── INPUT ROWS

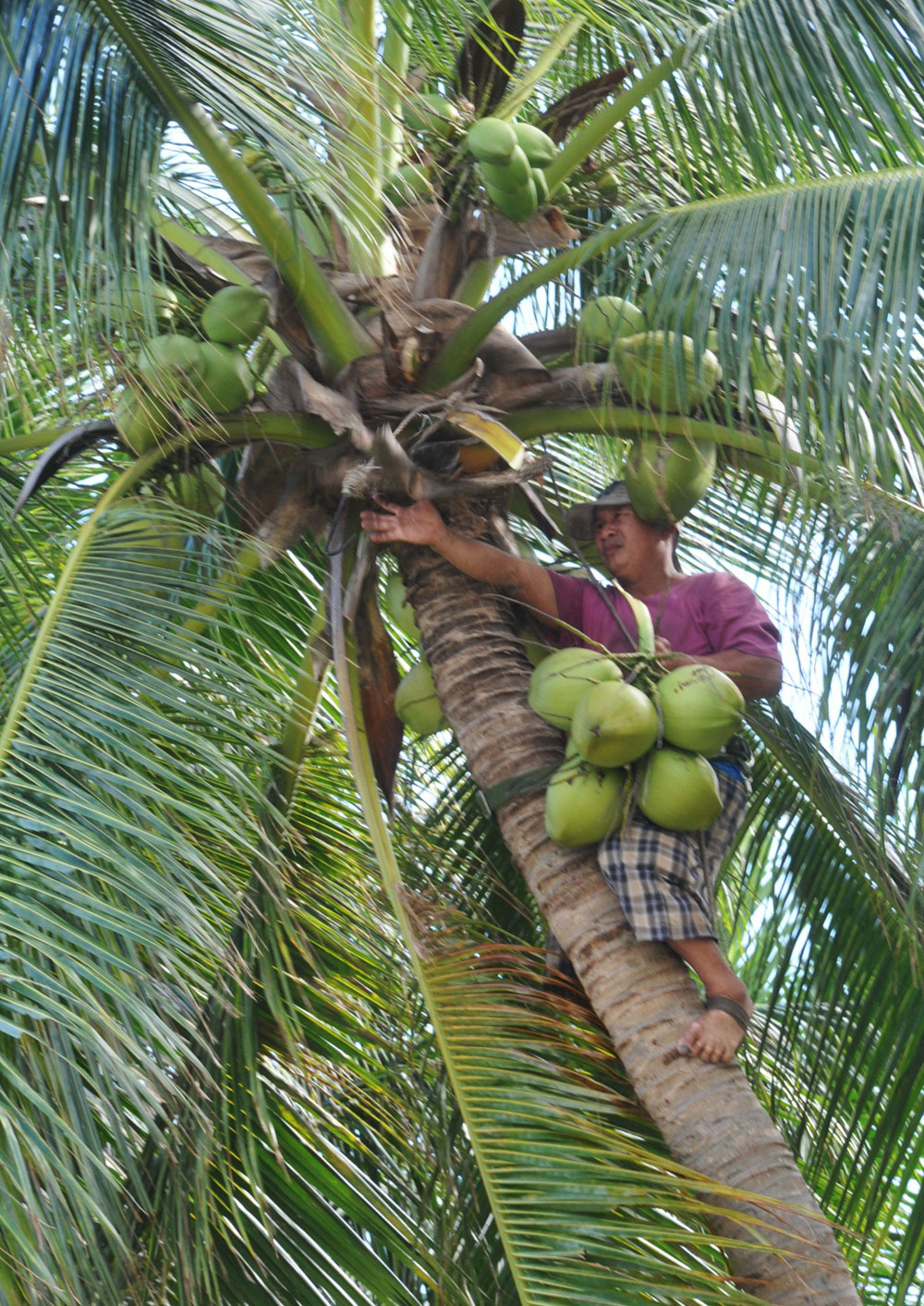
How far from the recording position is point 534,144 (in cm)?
338

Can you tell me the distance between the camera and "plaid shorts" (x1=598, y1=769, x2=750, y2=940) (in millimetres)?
3006

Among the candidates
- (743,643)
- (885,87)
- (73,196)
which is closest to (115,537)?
(73,196)

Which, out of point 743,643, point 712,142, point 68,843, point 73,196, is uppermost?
point 712,142

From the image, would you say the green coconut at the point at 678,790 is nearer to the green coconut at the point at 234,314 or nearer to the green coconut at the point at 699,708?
the green coconut at the point at 699,708

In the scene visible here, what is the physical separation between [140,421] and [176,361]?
16 cm

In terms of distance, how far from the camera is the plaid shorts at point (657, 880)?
3006mm

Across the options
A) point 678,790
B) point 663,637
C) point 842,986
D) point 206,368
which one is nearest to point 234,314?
point 206,368

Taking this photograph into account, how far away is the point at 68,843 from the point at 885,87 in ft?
7.62

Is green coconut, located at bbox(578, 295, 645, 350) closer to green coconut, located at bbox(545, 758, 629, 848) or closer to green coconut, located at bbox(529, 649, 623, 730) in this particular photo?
green coconut, located at bbox(529, 649, 623, 730)

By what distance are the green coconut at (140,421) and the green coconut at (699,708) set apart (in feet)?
3.94

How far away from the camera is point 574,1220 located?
271 cm

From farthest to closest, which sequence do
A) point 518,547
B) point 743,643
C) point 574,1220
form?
point 518,547 < point 743,643 < point 574,1220

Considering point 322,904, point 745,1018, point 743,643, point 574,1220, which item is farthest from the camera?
point 322,904

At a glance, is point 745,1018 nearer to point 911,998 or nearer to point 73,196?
point 911,998
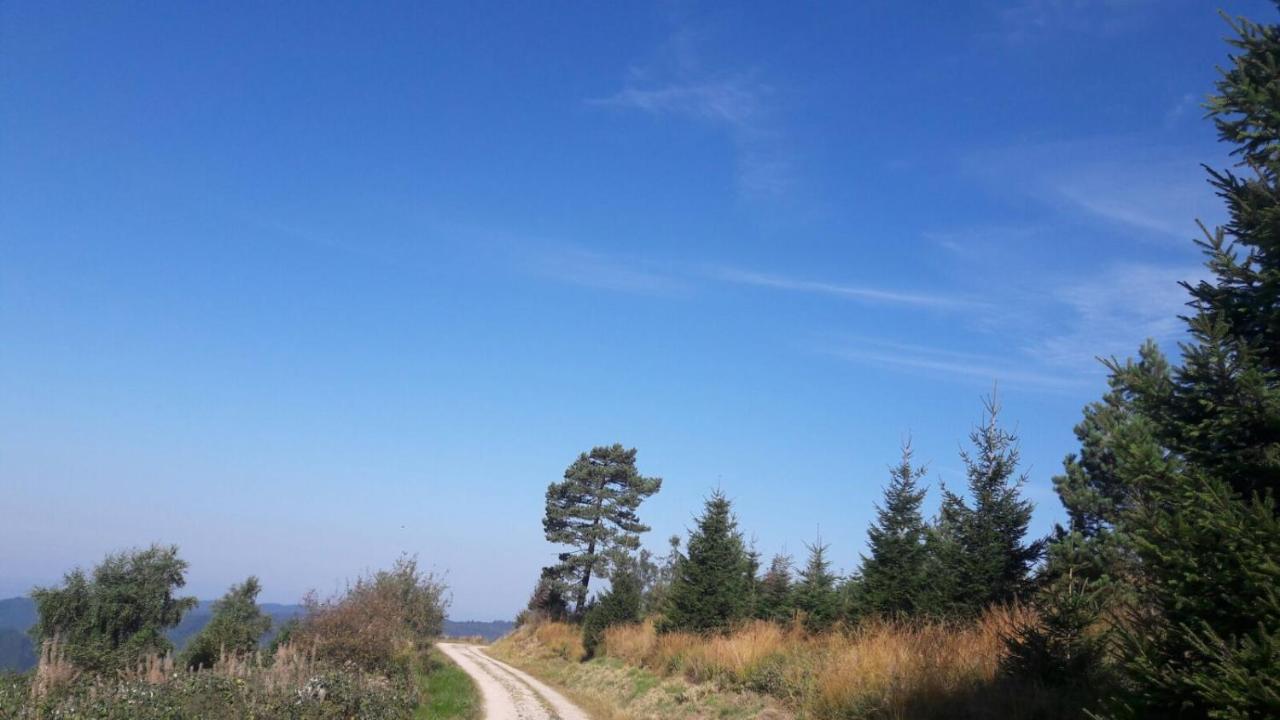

────

▶ [WHAT IS ASKED]: Which lines above contain the word "located"? List each one, matching case exactly.

▶ [ANSWER]:
Is green coconut, located at bbox(578, 295, 645, 350) closer to green coconut, located at bbox(545, 758, 629, 848) or closer to green coconut, located at bbox(529, 649, 623, 730) in this particular photo?
green coconut, located at bbox(529, 649, 623, 730)
How far away from the camera is point 574,1220 located?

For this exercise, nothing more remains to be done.